Far from resulting in static, lifeless communities, true disillusionment with our ideals tills the hard ground of pride and pretense to make way for good fruit. First, we receive our local community as we ought, with thanksgiving. Second, "the very hour of disillusionment with my brother becomes incomparably salutary, because it so thoroughly teaches me that neither of us can ever live by our own words and deeds, but only by that one Word and Deed which really binds us together - the forgiveness of sins in Jesus Christ". Third, we cease hindering God with our petty complaints of disappointment and allow him to grow our fellowship "according to the measure and riches which are there for us all in Jesus Christ".

"He who loves his dream of a community more than the Christian community itself becomes a destroyer of the latter."

Tuesday, November 17, 2009

Blacks and Whites

A front page article of the New York Times today reported "A Racial Divide is Bridged by Recession". Remarkably a suburb of Atlanta is experiencing the easing of once sharp racial tensions as whites and blacks mingle in welfare offices and food banks. The article contends, "nothing else has worked to remove barriers as quickly as economic hardship". Blessed be the tie that binds.

Christians take note - rubbing racial shoulders is still newsworthy! We're not even talking about whites and blacks liking each other. All they have to do is cordially share a waiting room and the Times will slot that phenomenon next to Obama's China tour as front page material. I guess those (white) people who think race doesn't matter in America probably aren't selling newspapers.

Ephesians 2 is vehemently pointed in its vision for race in religious life. On our best days, we as the church understand the first half of the chapter - Jesus' death and resurrection achieves vertical reconciliation. But we rarely venture into the latter half - Jesus' death and resurrection achieves horizontal reconciliation. In other words, 2.5% of American churches can be considered racially diverse.

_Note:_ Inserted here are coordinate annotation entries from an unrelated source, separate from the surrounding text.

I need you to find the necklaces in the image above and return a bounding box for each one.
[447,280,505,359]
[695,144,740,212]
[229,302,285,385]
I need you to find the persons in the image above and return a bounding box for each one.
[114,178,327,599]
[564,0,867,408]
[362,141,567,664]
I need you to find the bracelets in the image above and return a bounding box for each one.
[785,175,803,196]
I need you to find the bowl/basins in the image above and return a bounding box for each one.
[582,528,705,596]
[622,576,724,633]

In reality, a vision for blacks and whites outside the gospel can scarcely hope to achieve more than a waiting room reconciliation. Only the gospel grounds a fellow citizenship, a dwelling place for God made up of the awkward, uncomfortable, self-sacrificing joining of all races.

But I guess the Times makes much of racial hobnobbing in Henry County because they haven't found it anywhere else.

Monday, November 9, 2009

Flags and the Sanctuary

After Matthew Milner posted this on his blog recently, I felt my former patrio-iconoclasm decay a little.

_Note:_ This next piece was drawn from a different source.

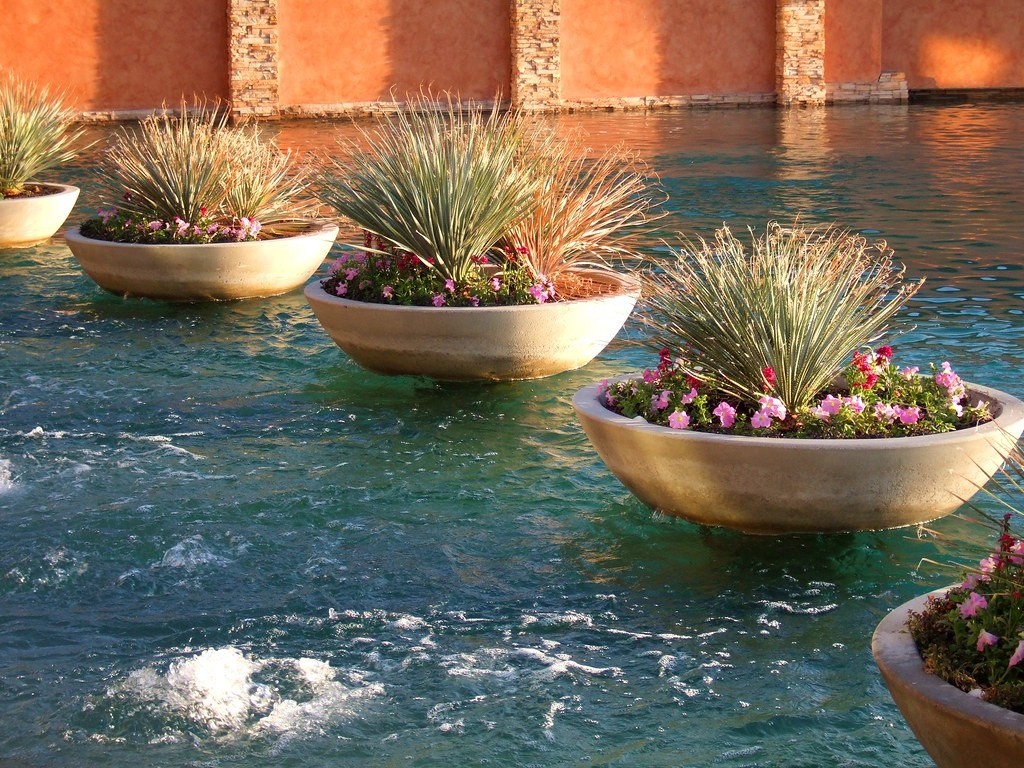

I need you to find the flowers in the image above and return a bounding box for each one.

The issue of flags in the sanctuary begs some interesting questions about how design influences worship. Millner's point is valid, that, perhaps, in placing our flag on the "altar" of our respective church we are not worshiping the flag, but creating a visible reminder that if we love our neighbor we ought to pray for our country. This helps me come to terms with my church praying for the queen and singing the Canadian national anthem (once).

But surely there are times when the flag does become an object of idolatry. Where is the line? Why is a little flag next to the cross a helpful reminder while a large American flag in many evangelical churches seems so different?

Soon I think I will argue that this is an issue of ecclesiology as much as aesthetics, but this is enough for now.